Hi. I have a couple of glasses of wine
so hopefully this makes sense. I have been a lurker (not sure if that's what I would be called) on Mumsnet for 8 yrs since I had my ds. I have learnt so much since been on here, and yes it was because of JKR that I have come on the Feminist threads. I passed her one morning going to work in Edinburgh it was in a quiet area and because I didn't recognise her at first it was one of those "was that really her" moments. But god I wish it was now, I wish I had spoke to her then even to say thanks for the support she has given to single parents, I am one. I have reached the age of 50 and I have found out that I am a CIS woman, I breastfed my ds BREASTFED and I am now a chest feeder and whatever else has been thrown at us. I would never have called myself Transphobic, I would accept anybody whoever they are, I have cried watching Paris is Burning, binged watched Pose. But I would now be called Transphobic because I am Pro-woman, pro who I am. And fuck been told but it doesn't matter you are still a TERF. But I suppose I have to admit I am probably GC. But what does GC really mean, I'm not critical of your gender, I accept you as being a Transwoman. But what conversations would there be about periods, menopause and smear tests. In a conversation with my boss, who is a liberal well read guy, (whatever that means but you get my drift), I was discussing what has been happening and then I said " I will remember that I am a CIS woman, a cervix haver when I have my legs spread and a probe up my fanny when I am having a smear test". Yep I don't know who was more embarrassed after I said it. 

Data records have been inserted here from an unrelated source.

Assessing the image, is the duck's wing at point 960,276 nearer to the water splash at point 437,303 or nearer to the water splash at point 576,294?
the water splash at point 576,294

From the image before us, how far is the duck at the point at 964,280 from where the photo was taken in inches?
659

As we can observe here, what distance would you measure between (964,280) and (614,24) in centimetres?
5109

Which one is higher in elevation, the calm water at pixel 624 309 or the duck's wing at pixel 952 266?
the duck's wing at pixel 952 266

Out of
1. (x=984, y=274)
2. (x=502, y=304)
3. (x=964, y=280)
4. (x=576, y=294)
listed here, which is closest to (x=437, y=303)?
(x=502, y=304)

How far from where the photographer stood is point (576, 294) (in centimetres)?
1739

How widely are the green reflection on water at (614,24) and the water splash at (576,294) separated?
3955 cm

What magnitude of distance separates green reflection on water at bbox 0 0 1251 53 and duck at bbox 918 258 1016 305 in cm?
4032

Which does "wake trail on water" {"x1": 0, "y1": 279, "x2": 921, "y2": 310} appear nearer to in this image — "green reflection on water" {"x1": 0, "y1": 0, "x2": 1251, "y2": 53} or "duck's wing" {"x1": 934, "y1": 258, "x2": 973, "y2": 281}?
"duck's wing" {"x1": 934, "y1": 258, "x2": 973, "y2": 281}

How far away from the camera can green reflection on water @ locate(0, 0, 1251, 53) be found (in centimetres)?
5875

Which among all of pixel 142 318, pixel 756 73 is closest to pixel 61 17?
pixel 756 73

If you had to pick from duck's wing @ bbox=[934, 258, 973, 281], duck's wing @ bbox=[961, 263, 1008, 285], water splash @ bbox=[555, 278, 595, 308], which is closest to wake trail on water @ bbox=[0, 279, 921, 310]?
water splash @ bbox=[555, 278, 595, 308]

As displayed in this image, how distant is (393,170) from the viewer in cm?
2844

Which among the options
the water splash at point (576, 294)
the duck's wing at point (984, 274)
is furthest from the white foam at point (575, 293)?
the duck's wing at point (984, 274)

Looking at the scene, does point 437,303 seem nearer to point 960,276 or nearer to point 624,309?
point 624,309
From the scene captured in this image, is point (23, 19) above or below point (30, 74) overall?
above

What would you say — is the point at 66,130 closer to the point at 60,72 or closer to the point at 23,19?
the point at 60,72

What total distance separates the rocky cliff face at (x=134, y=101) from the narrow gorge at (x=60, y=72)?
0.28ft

I have now become one of these woman who when I was younger I would have eye rolled at " what does she know" but now I know how they felt and probably thought she will learn. All these young girls who haven't really started out yet who have not read but jumped on the bandwagon will have to go through certain things in life because they are a woman. Lets see if there views change. Who knows if it will an equal society, it is changing slightly but it has taken YEARS and still more needs to be done. I would like to ask some of these guys a la Daniel Radcliffe, tell me son what is a woman and would they deep down date a Transwomen if they didn't have surgery. That sounds harsh I know.
But I just wanted to say thanks and reading my rant and my ramble
, you have opened my eyes to what is going on and I have read so many brilliant articles. Unfortunately I cant make the Edinburgh meet tomorrow but hopefully it goes well.